Exercise objective :: Restate the full set of records exactly, without adding or dropping a word.

*** Extracted material ***

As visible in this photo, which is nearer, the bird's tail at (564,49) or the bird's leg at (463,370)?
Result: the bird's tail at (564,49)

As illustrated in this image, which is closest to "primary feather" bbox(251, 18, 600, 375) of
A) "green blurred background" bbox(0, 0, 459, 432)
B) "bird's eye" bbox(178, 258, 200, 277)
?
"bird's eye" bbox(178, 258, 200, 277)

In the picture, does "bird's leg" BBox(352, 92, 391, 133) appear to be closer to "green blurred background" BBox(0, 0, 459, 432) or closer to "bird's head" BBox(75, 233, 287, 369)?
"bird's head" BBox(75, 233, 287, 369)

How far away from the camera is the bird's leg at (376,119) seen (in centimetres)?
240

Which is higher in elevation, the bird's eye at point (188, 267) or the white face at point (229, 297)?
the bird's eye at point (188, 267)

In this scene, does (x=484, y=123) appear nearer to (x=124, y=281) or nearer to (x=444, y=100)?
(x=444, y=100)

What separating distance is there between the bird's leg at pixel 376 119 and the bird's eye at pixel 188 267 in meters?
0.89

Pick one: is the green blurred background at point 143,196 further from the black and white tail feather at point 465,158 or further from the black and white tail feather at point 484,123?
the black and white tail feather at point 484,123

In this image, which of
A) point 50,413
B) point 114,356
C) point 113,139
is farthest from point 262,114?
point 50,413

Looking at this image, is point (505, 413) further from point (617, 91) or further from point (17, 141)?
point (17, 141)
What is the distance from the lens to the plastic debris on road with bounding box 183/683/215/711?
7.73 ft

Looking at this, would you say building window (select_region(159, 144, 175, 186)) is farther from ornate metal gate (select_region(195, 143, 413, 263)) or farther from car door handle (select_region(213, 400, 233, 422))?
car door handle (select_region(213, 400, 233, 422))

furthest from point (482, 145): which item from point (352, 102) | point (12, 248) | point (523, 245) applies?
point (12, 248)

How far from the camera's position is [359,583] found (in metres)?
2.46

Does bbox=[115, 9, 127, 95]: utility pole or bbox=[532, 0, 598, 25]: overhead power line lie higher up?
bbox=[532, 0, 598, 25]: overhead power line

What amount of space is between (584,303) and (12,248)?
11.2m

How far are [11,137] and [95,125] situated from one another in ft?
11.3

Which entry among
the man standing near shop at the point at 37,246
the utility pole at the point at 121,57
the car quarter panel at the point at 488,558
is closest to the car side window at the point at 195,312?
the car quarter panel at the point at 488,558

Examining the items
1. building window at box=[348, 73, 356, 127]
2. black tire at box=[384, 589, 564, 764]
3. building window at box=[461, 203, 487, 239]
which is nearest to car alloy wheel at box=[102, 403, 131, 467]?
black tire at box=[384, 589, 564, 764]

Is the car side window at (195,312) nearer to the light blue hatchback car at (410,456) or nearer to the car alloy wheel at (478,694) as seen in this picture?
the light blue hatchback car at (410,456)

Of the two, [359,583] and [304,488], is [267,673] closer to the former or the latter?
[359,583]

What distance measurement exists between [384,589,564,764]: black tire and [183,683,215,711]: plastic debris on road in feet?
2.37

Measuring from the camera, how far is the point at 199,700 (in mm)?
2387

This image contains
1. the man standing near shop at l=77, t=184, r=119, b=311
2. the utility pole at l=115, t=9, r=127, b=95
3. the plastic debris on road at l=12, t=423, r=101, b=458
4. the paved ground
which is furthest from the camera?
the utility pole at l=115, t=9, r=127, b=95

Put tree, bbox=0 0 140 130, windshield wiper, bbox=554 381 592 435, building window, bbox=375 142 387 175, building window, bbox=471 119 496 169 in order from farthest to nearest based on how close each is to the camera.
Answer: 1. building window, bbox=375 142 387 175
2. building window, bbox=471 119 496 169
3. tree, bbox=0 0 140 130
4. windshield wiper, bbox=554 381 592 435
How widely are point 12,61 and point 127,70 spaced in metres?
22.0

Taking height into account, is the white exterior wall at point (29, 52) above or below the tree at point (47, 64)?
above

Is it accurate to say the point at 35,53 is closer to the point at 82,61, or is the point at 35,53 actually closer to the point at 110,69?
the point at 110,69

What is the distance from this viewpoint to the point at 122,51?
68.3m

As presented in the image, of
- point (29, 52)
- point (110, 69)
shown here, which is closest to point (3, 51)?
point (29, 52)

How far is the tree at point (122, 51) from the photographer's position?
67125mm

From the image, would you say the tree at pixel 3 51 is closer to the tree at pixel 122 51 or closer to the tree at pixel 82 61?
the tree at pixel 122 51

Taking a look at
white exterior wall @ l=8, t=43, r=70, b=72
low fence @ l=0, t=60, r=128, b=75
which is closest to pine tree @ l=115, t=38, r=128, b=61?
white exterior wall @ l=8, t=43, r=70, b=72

***

The result ::
As visible in this photo, which is nearer, the bird's tail at (564,49) or the bird's leg at (463,370)?
Result: the bird's tail at (564,49)

As illustrated in this image, which is closest to "primary feather" bbox(251, 18, 600, 375) of
A) "green blurred background" bbox(0, 0, 459, 432)
B) "bird's eye" bbox(178, 258, 200, 277)
?
"bird's eye" bbox(178, 258, 200, 277)

In the picture, does "bird's leg" BBox(352, 92, 391, 133) appear to be closer to "green blurred background" BBox(0, 0, 459, 432) or closer to "bird's head" BBox(75, 233, 287, 369)?
"bird's head" BBox(75, 233, 287, 369)

How far away from the camera is the bird's leg at (376,119) seen (in centimetres)?
240

Which is higher in elevation, the bird's eye at point (188, 267) or the white face at point (229, 297)?
the bird's eye at point (188, 267)

In this scene, does (x=484, y=123) appear nearer to (x=124, y=281) or nearer to (x=444, y=100)?
(x=444, y=100)

What separating distance is there between the bird's leg at pixel 376 119 and the bird's eye at pixel 188 267 in meters?
0.89

Pick one: is the green blurred background at point 143,196 further from the black and white tail feather at point 465,158 or further from the black and white tail feather at point 484,123?
the black and white tail feather at point 484,123

In this image, which of
A) point 50,413
B) point 114,356
C) point 113,139
is farthest from point 262,114?
point 50,413

Looking at this image, is point (505, 413) further from point (617, 91) or further from point (17, 141)?
point (17, 141)
What is the distance from the lens to the plastic debris on road with bounding box 183/683/215/711?
7.73 ft

Looking at this, would you say building window (select_region(159, 144, 175, 186)) is farther from ornate metal gate (select_region(195, 143, 413, 263)) or farther from car door handle (select_region(213, 400, 233, 422))?
car door handle (select_region(213, 400, 233, 422))

furthest from point (482, 145): which item from point (352, 102) | point (12, 248) | point (523, 245) applies?
point (12, 248)

How far from the camera's position is [359,583] found (in metres)?
2.46

Does bbox=[115, 9, 127, 95]: utility pole or bbox=[532, 0, 598, 25]: overhead power line lie higher up?
bbox=[532, 0, 598, 25]: overhead power line

What amount of space is between (584,303) and (12,248)?
11.2m

How far are [11,137] and [95,125] situated from one another in ft?
11.3

Which entry among
the man standing near shop at the point at 37,246
the utility pole at the point at 121,57
the car quarter panel at the point at 488,558
is closest to the car side window at the point at 195,312?
the car quarter panel at the point at 488,558

Examining the items
1. building window at box=[348, 73, 356, 127]
2. black tire at box=[384, 589, 564, 764]
3. building window at box=[461, 203, 487, 239]
which is nearest to car alloy wheel at box=[102, 403, 131, 467]?
black tire at box=[384, 589, 564, 764]

Is the car side window at (195,312) nearer to the light blue hatchback car at (410,456) or nearer to the car alloy wheel at (478,694) as seen in this picture?
the light blue hatchback car at (410,456)

Of the two, [359,583] and [304,488], is [267,673] closer to the former or the latter?
[359,583]

What distance measurement exists between [384,589,564,764]: black tire and [183,683,215,711]: plastic debris on road in feet?
2.37

Measuring from the camera, how far is the point at 199,700 (in mm)?
2387

This image contains
1. the man standing near shop at l=77, t=184, r=119, b=311
2. the utility pole at l=115, t=9, r=127, b=95
3. the plastic debris on road at l=12, t=423, r=101, b=458
4. the paved ground
which is furthest from the camera?
the utility pole at l=115, t=9, r=127, b=95

Put tree, bbox=0 0 140 130, windshield wiper, bbox=554 381 592 435, building window, bbox=375 142 387 175, building window, bbox=471 119 496 169 in order from farthest to nearest based on how close each is to the camera.
Answer: 1. building window, bbox=375 142 387 175
2. building window, bbox=471 119 496 169
3. tree, bbox=0 0 140 130
4. windshield wiper, bbox=554 381 592 435
How widely are point 12,61 and point 127,70 spaced in metres?
22.0

Taking height into account, is the white exterior wall at point (29, 52) above or below the tree at point (47, 64)?
above

Is it accurate to say the point at 35,53 is closer to the point at 82,61, or is the point at 35,53 actually closer to the point at 110,69?
the point at 110,69

What is the distance from this viewpoint to the point at 122,51?
68.3m

As presented in the image, of
- point (29, 52)
- point (110, 69)
shown here, which is closest to point (3, 51)?
point (29, 52)

How far is the tree at point (122, 51) from the photographer's position?
67125mm

From the image, would you say the tree at pixel 3 51 is closer to the tree at pixel 122 51 or closer to the tree at pixel 82 61?
the tree at pixel 122 51

Taking a look at
white exterior wall @ l=8, t=43, r=70, b=72
low fence @ l=0, t=60, r=128, b=75
which is closest to pine tree @ l=115, t=38, r=128, b=61?
white exterior wall @ l=8, t=43, r=70, b=72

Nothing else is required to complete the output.